In Bengal, it is called payas or payesh. A traditional Bengali meal can be traced more than 2000 years old & many say during Chaitanya Mahaprabhu’s visit in Puri many Bengali Brahmins took Gurer Payesh to Odisha from Bengal and it is one of important sweet dish. Payas is also regarded as an auspicious food and here again it is associated with annaprashana (weaning ritual of an infant) and birthday celebrations in a Bengali household. In the eastern most part of India, kheer is known as payoxh and is light pink in colour as along with dry fruits cherries are also added. They also use sago (edible starch extracted from a palm) instead of rice to make this dish.
In Bihar, it is called “Chawal ki Kheer”. It is made with rice, full fat cream, milk, sugar, cardamom powder, an assortment of dried fruits, and saffron. Another version of this kheer, called Rasiya, is made with jaggery. Jaggery is used instead of sugar in the process.
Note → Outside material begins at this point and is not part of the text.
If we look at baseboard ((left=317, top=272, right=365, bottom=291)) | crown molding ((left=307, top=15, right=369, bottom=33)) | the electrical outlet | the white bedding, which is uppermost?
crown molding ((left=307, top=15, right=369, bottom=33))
The jaggery version looks brown in colour and has a mild, sweet taste.
The Kheer can therefore be called the Quintessential Dessert / Queen Dish among the other sweet dishes in India. A sumptuous meal is never complete without this grandeur yet humble dish. Its endearing factor lies in the fact that almost anyone can make it, even in accordance to social status- rich or poor. But what makes it the quintessential dish is that it is an extremely versatile dish. You can make a kheer out of most of the fruits and vegetables known to the culinary world – from the famous apple kheer to bottle gourd to jackfruit and even almond that is usually used as a garnish. But the real popularity of kheer has been accounted to its religious association and temples. The shwet (white) colour, which is seen as a symbol of purity and divinity, worked in its favour of being a dish of religious importance. Kheer has embraced all the qualities it needs in a dish in order to be a staple food in Indian life as well as a food for the divine.
It may have evolved over the years, springing from the simple preparation of milk, rice and sugar to a complex preparation with several ingredients and fusion elements. Yet kheer holds its charm and the taste of the old world style, never leaving its roots, that played the building blocks in bringing about the various cultures under one roof and one name India.